— BEGIN —
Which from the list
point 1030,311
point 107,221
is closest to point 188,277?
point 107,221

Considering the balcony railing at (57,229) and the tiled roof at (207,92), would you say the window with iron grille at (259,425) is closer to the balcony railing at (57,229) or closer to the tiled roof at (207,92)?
— END —
### What to do
Rewrite the data above as a JSON list of strings with one string per line, leaving out blank lines.

### Result for this exercise
[
  "Which from the list",
  "point 1030,311",
  "point 107,221",
  "is closest to point 188,277?",
  "point 107,221",
  "Considering the balcony railing at (57,229) and the tiled roof at (207,92), would you say the window with iron grille at (259,425) is closer to the balcony railing at (57,229) or closer to the tiled roof at (207,92)?"
]